Réputées pour être particulièrement énergivores, les cryptomonnaies sont aussi régulièrement pointées du doigt pour leur impact environnemental défavorable. L’empreinte carbone d’un seul Bitcoin[2] représenterait 168,9 tonnes de CO2. Pourtant, le minage est aujourd’hui perçu comme un moyen d’accélérer la transition énergétique. « Les machines, très consommatrices d’électricité, ont besoin d’une énergie peu chère et rapidement disponible. Aujourd’hui, 70 % des minages sont réalisés grâce aux énergies renouvelables. » Le Salvador fait ainsi partie des pionniers en la matière, en mettant l’énergie des volcans au service de la création de Bitcoins. Au Congo, 25M$ sont versés chaque année, au parc national des Virunga depuis l’installation d’une ferme de minage en 2020. Trois centrales hydroélectriques y ont été construites, permettant la création de 400 emplois. Des projets sont en cours également en Europe, notamment en Allemagne. Le groupe Total doit lui aussi faire des annonces dans ce domaine prochainement.

Investir progressivement

Enfin, alors que l’on reproche souvent au Bitcoin son extrême volatilité, Louis Alexandre de Froissard conseille de prendre le temps d’investir. « Comme pour tout type d’action, il est difficile de prévoir les variations. Mais depuis sa création, la courbe de long terme du Bitcoin est très positive.
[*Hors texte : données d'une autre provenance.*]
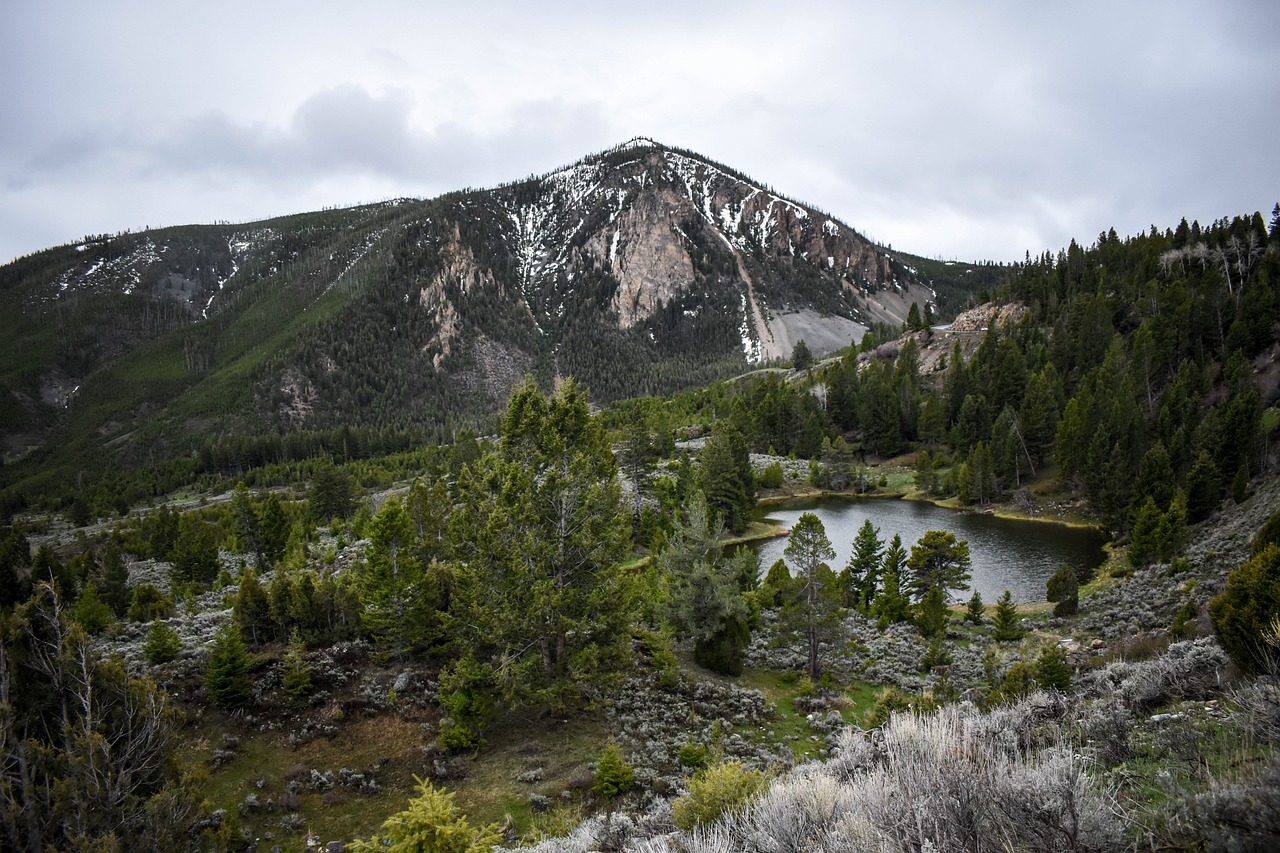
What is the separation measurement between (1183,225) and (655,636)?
396 ft

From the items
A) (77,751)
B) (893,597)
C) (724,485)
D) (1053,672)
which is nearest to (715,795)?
(77,751)

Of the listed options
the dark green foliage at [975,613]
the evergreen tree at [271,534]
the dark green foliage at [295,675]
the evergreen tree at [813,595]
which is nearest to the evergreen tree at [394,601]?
the dark green foliage at [295,675]

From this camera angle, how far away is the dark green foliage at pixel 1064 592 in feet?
106

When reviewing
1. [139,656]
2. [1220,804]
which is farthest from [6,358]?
[1220,804]

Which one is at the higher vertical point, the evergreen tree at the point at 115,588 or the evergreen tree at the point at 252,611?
the evergreen tree at the point at 252,611

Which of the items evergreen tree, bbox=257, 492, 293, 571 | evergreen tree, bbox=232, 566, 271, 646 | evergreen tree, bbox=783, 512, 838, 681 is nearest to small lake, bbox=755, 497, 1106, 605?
evergreen tree, bbox=783, 512, 838, 681

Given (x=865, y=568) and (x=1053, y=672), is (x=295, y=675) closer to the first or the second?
(x=1053, y=672)

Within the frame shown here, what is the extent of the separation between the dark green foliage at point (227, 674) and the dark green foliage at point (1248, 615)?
2302 cm

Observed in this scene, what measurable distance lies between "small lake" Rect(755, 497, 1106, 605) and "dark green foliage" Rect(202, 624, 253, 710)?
39.1m

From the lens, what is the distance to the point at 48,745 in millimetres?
9445

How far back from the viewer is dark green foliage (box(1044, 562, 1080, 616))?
3225cm

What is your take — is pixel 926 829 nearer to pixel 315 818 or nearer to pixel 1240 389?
pixel 315 818

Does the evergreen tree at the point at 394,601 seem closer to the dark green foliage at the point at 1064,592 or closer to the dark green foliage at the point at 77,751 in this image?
the dark green foliage at the point at 77,751

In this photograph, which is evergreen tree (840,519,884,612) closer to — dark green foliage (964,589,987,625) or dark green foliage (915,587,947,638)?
dark green foliage (964,589,987,625)
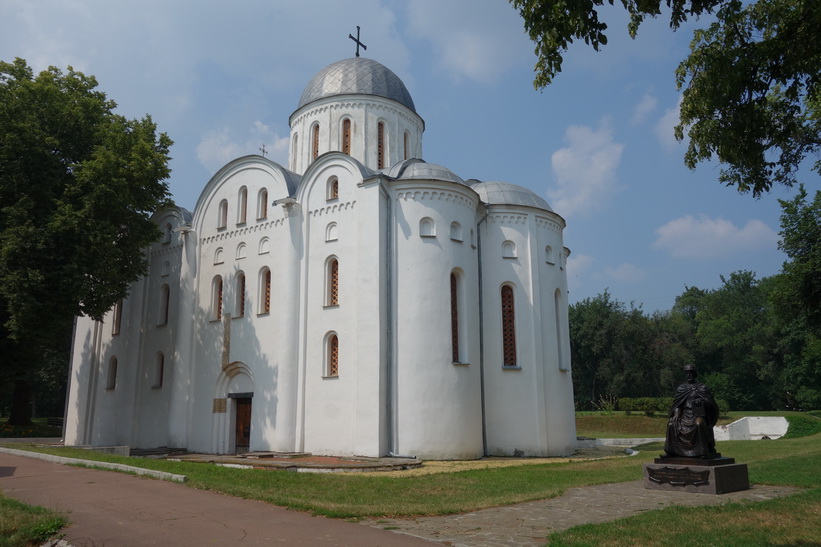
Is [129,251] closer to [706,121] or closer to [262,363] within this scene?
[262,363]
On peut se donner par exemple quatre à cinq ans et investir un peu toutes les semaines ou tous les mois, pour lisser ses points d’entrée et sécuriser ses plus-values. Tous ceux qui ont investi au plus haut fin 2021 et début 2022 s’en sont mordu les doigts quand ça a baissé. C’est pourquoi il faut se positionner de manière régulière », conclut l’expert.

 

[1] 1 Enquête Ipsos, avril 2023

[2] Étude Selectra, octobre 2023 : l’empreinte carbone du Bitcoin représenterait 0,55 % de la production électrique mondiale en termes de consommation d’énergie liée notamment au minage.